§ Exercise aim: Reproduce every one of the records below word for word, leaving out the pictures.

### Records for the exercise ###

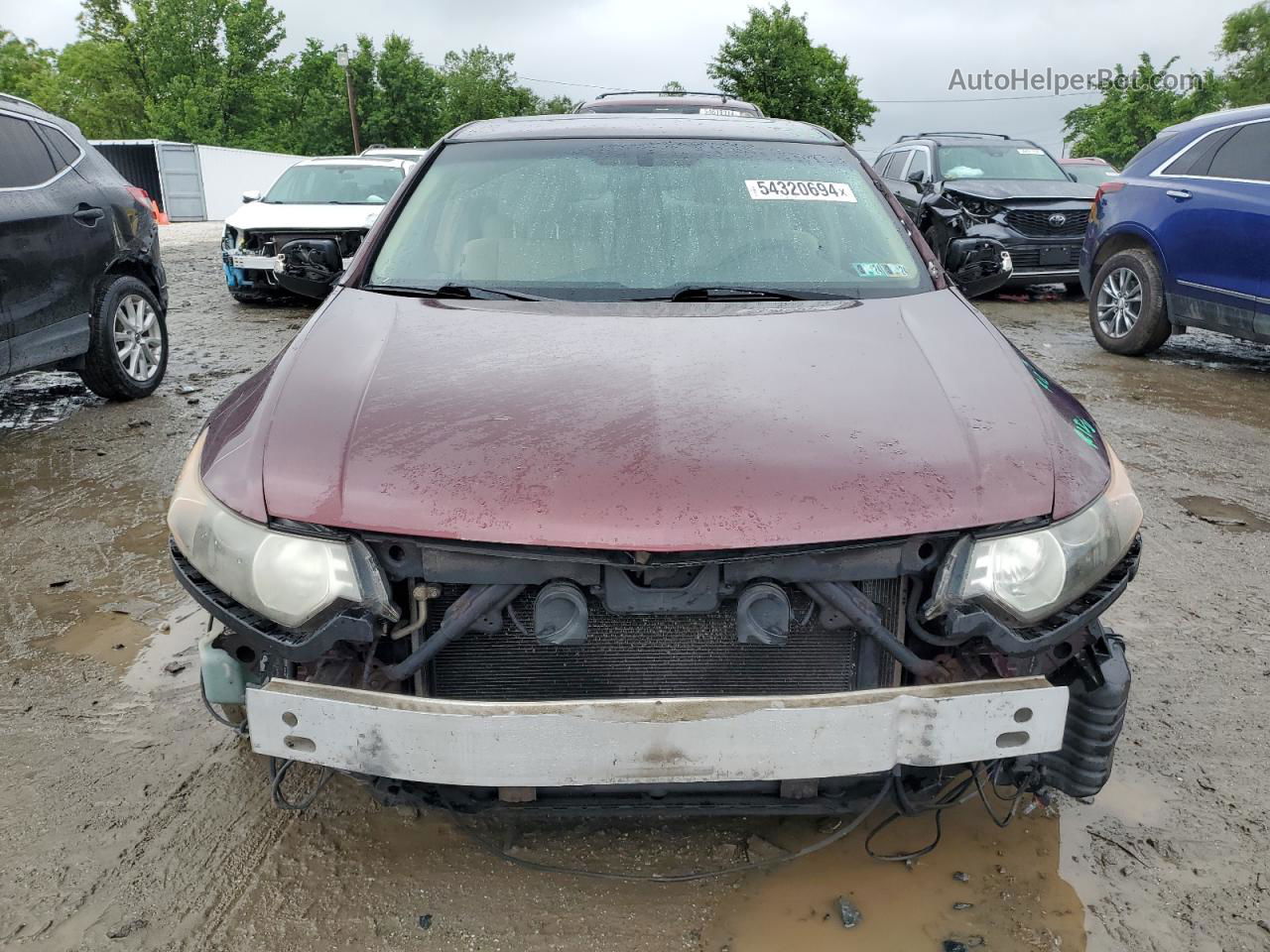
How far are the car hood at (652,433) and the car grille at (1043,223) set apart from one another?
8.45 metres

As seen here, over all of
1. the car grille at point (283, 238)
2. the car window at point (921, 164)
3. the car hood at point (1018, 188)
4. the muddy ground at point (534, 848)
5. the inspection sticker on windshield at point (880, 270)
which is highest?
the car window at point (921, 164)

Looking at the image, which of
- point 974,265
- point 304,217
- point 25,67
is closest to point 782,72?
point 304,217

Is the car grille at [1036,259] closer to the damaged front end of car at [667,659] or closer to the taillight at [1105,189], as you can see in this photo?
the taillight at [1105,189]

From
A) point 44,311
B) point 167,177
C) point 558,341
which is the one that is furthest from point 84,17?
point 558,341

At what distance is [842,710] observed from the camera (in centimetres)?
178

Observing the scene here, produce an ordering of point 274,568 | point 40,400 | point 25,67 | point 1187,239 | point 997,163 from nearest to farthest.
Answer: point 274,568 → point 40,400 → point 1187,239 → point 997,163 → point 25,67

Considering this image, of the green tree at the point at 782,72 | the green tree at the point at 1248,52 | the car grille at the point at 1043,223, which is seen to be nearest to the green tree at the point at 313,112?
the green tree at the point at 782,72

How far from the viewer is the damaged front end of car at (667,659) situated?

###

§ Completed exercise:
How far are the car hood at (652,433) and the car grille at (1043,223) set apart from one another?
8.45 metres

As seen here, over all of
1. the car grille at point (283, 238)
2. the car window at point (921, 164)
3. the car hood at point (1018, 188)
4. the muddy ground at point (534, 848)
5. the inspection sticker on windshield at point (880, 270)
which is highest?
the car window at point (921, 164)

Looking at the image, which of
- point 974,265
- point 304,217
- point 25,67
is closest to point 782,72?
point 304,217

Is the car grille at [1036,259] closer to the damaged front end of car at [667,659] or closer to the taillight at [1105,189], as you can see in this photo?
the taillight at [1105,189]

From
A) point 44,311
B) point 167,177
C) point 558,341
which is the one that is furthest from point 84,17?
point 558,341

At what distance is [842,710] observed from the camera (in centimetres)?
178

Observing the scene here, produce an ordering of point 274,568 | point 40,400 | point 25,67 | point 1187,239 | point 997,163 from nearest to farthest.
Answer: point 274,568 → point 40,400 → point 1187,239 → point 997,163 → point 25,67

Considering this image, of the green tree at the point at 782,72 | the green tree at the point at 1248,52 | the car grille at the point at 1043,223, which is seen to be nearest to the green tree at the point at 313,112?
the green tree at the point at 782,72

How far from the viewer is the damaged front end of car at (667,659) situated?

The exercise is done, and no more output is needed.